Written task -
Starting at the line that contains "Which item among" and continuing to the end of the listing, copy out those lines with "nearer" swapped for "closer" and all else unchanged.

>> START Data excerpts

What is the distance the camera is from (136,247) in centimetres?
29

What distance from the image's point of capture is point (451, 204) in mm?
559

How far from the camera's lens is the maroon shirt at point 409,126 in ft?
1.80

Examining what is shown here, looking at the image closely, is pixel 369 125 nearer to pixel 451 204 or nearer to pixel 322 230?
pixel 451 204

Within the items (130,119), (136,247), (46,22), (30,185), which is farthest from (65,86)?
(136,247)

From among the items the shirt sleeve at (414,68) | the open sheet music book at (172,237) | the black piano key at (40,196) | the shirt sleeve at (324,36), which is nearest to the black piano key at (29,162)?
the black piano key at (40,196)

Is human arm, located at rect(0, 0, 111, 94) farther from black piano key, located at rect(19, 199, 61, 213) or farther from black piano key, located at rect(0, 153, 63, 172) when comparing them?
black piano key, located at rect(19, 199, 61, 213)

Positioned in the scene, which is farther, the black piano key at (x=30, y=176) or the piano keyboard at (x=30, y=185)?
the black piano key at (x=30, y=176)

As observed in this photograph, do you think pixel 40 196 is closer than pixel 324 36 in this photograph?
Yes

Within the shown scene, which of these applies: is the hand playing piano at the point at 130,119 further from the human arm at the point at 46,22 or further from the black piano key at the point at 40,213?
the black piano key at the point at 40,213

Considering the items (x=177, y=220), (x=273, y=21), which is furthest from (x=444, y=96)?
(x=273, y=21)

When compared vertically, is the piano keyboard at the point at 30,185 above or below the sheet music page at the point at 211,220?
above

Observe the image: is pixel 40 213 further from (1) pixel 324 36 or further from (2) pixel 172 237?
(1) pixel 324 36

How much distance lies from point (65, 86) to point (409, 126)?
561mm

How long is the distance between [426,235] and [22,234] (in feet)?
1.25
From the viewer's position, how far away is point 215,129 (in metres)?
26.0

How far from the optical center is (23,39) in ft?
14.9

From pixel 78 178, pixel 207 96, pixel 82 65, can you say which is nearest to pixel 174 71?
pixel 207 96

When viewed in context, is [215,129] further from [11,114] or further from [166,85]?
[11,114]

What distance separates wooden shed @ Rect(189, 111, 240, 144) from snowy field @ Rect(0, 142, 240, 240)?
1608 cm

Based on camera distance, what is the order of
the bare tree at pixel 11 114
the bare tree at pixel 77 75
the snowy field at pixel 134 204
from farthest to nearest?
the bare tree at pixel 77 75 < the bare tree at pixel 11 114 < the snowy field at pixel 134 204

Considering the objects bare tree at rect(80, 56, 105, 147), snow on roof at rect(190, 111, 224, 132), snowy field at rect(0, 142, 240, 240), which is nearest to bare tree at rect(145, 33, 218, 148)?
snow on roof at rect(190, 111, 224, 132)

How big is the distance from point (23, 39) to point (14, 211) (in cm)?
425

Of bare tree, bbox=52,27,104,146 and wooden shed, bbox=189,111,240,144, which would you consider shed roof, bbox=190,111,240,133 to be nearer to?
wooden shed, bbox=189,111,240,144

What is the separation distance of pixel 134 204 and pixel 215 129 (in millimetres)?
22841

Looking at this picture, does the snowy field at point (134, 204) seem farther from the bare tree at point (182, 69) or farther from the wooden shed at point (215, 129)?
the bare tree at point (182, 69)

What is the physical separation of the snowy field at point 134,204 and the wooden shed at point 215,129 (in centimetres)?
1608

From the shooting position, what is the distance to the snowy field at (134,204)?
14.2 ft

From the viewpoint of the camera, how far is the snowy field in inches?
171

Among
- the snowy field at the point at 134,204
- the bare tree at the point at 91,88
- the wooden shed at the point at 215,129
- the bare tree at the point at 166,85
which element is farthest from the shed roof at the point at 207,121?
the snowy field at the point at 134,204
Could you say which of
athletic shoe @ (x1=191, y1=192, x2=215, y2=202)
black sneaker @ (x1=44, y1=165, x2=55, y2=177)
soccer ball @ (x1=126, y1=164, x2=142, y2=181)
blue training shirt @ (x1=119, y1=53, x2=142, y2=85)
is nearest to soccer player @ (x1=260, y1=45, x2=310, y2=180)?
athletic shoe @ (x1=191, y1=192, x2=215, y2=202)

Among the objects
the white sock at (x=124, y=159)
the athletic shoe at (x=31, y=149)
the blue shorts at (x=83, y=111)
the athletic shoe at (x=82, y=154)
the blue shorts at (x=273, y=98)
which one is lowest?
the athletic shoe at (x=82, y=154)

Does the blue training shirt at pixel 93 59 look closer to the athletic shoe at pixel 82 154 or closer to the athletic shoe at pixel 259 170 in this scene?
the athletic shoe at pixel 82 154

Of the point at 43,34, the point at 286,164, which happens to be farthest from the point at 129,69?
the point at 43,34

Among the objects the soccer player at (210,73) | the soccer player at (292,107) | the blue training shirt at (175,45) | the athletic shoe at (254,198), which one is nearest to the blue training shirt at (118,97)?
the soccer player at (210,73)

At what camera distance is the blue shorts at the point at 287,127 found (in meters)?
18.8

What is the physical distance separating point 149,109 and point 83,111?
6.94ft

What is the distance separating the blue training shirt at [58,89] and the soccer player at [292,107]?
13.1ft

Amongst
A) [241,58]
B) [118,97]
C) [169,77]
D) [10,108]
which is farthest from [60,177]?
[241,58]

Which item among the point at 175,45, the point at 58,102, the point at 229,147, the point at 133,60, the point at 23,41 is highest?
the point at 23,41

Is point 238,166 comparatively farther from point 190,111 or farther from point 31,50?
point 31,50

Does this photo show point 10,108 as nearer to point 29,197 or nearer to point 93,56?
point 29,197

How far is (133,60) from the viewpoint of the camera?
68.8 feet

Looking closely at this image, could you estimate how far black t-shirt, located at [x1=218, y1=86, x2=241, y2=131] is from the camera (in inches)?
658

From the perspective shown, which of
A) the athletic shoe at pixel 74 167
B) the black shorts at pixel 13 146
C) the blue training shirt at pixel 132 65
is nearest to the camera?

>> END Data excerpts

Exercise solution -
Which item among the point at 175,45, the point at 58,102, the point at 229,147, the point at 133,60, the point at 23,41 is highest?
the point at 23,41

Is point 238,166 comparatively farther from point 190,111 or farther from point 31,50?
point 31,50

Does this photo show point 10,108 as closer to point 29,197 or closer to point 93,56?
point 29,197

How far is (133,60) from the viewpoint of the camera?
68.8 feet

Looking closely at this image, could you estimate how far black t-shirt, located at [x1=218, y1=86, x2=241, y2=131] is from the camera (in inches)?
658

From the perspective shown, which of
A) the athletic shoe at pixel 74 167
B) the black shorts at pixel 13 146
C) the blue training shirt at pixel 132 65
is nearest to the camera?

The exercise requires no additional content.